Yesterday, fourteen years ago we lived one of the darkest days in USA history. The 9-11 anniversary was everywhere on the internet and while I was browsing it I remember the ceremonies from 4 years ago. During the ceremony the speaker said that out of the horrible reality of the thousands who died that day and the collective fear that comes after, something good born that day. For years the only time New Yorker’s thought about their neighbors was to wish that they don’t bother, but that day was born a sense of concern, a need to know whether or not those living around you are well. Greeting neighbors and strangers became a habit.
The purpose of the attacks was to rob Americans the sense of freedom, of being able to go anywhere and talk about what they want with the person they want. Just after the attacks many were locked in their homes for fear of what might happen. They were afraid to be who they are, to live according to their beliefs and dreams.

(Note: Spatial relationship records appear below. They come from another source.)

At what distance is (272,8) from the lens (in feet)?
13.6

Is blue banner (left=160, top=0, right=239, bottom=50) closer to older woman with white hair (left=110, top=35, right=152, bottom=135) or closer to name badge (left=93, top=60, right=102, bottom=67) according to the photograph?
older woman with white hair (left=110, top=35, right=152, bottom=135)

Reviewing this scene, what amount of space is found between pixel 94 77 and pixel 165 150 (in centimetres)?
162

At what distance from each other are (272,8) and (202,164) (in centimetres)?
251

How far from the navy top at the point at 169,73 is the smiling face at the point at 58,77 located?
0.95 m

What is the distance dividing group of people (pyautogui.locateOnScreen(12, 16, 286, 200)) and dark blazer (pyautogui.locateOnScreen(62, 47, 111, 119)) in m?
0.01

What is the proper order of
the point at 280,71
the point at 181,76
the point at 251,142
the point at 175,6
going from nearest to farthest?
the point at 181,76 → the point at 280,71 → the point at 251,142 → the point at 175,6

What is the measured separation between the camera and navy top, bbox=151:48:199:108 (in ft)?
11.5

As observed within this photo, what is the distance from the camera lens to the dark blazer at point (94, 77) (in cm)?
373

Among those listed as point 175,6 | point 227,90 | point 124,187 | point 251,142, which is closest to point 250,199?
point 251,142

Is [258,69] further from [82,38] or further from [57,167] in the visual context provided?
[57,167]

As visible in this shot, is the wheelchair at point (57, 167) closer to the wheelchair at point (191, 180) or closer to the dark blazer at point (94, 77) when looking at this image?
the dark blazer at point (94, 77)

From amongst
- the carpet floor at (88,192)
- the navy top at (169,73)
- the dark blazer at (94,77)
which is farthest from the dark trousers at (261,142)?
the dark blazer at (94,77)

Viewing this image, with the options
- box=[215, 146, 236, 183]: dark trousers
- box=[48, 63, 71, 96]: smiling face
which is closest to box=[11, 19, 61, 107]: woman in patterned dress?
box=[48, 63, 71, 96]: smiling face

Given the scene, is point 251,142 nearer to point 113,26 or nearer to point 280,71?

Some terrorists live among us. I worked between terrorists, people who attack your lifestyle to steal your peace and your dreams. There are people who live their lives through others, some are just imitators but few others steal your peace, sabotage your work and stand in your way like a road block. During my lean journey I found some terrorists, people who try to undermine our efforts, kidnapped our ideas and ultimately control our actions. For a lean implementation success, people is the most important asset. It is possible to show respect on different ways.

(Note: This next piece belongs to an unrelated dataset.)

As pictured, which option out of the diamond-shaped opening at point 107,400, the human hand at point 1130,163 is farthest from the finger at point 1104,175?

If that sense of neighborhood really born that day, then it was also the day on which the neighbors start to show respect to each other, respect on the form of being humble and humility and understand that there things bigger than them and together they will be better prepared to face any challenge.
Back in the gemba, there are people who plays the role of terrorists who plant the seeds of fear and distrust on their peers. Our role as managers and lean students is to educate and support our employees through training and by showing respect during our gemba walks. America is now better because we learn that we have people around that don’t believe in what we believe but if we respect those that share our believes, they will be there with us whenever we need them. Our work places will be better when respect for the people become one of our priorities, never forget that.